Palablu has been cooperating for quite a long time now with a group of researchers of the Institute for Marine Sciences of the National Research Committee in Ancona. Massimo Azzali, an engineer of the electronics department, is the person in charge and research coordinator. The research programme aims at studying the dolphins’ language by recording and analysing high frequency (> 20 kHz) and low frequency
(< 20kHz) sounds. The Odontoceti produce a wide variety of sounds, starting from low frequencies, i.e. whistles, buzzes, yelps, clicks, etc, to ultrasounds which regulate their echolocation.
The echolocation is a sophisticated means of communication and self-communication only the cetaceans belonging to the suborder of the Odontoceti and a few more animals have, among them bats. By producing extremely high frequency sounds, called clicks, the Odontoceti can localize and identify an object in the water.
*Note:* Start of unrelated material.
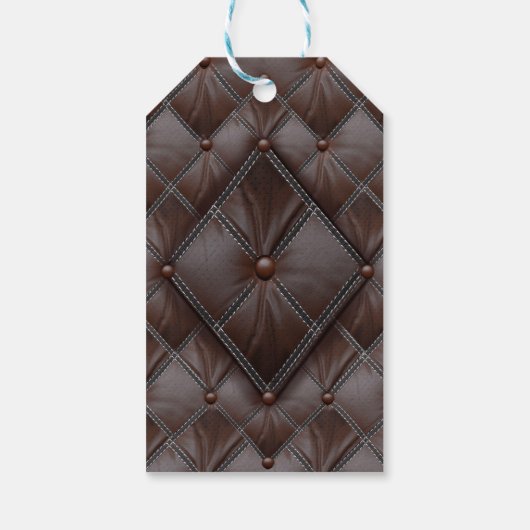 Die Gestaltung der 3D Lederakademie Geschenkanhänger (Rückseite)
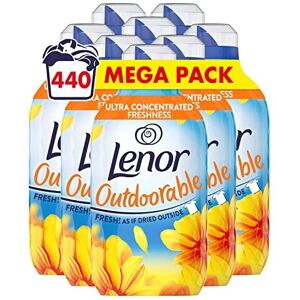 Lenor Outdoorable Fabric Conditioner, 440 Washes, 6.16 L (770 ml x 8), Summer Breeze, Lenor Outdoorable Fabric Conditioner, 440 Washes, 6.16 L (770 ml x 8), Summer Breeze,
Thanks to this ability, dolphins can orientate themselves also in the most cloudy waters, distinguish objects having various shapes, consistencies and sizes without seeing them and find their preys. Inside the Palablu there is a room where the staff of researchers can acquire data and process them. The structure of Palablu is such that there are smaller pools adjacent to the main pool, where researchers can easily position their underwater equipment (cameras, hydrophones and sonar detectors), to record the impulses emitted by the dolphins and try to decipher them.
Researchers have started collecting data in 1997; they serve as basis for numerous works such as degree thesis for various Italian Universities (Milan, Palermo, Bologna, Turin, Padua), posters and scientific articles presented at various national and international congresses. Other degree thesis are currently under preparation.

Pregnancy lasts 12 months; during delivery the first part of the calf body to exit is the tail (breech delivery): in this way the blowhole, the slit located on the top of the dolphin’s head and through which cetaceans breath, is the last part of the body to touch the water and the calf, once being borne, is immediately in the right position to follow its mother to the surface and breath for the first time.
Usually labour lasts from 40 to 3 and a half hours.
Newborn dolphins are 90 cm long and their dorsal fin is slightly curved, with evident vertical bands on their mid sections (fetal bands): fins are still very soft and flexible to make birth easier and the bands are caused from being scrunched up in the mother’s placenta.
During the first months of life, the baby dolphin always swims next to its mother and is suckled every half hour. Nursing becomes increasingly less frequent and the baby dolphin starts eating fish when it is approximately 6 months old. Baby dolphins are definitively weaned when they are at least one and a half year old, and in any case before the next calf is born. During this phase, mother’s milk becomes a marginal part of the young dolphin’s diet.
Female dolphins reach their sexual maturity at 5-8 years, and their adult size at 7-8 years; male dolphins reach both adult size and sexual maturity at 8 years.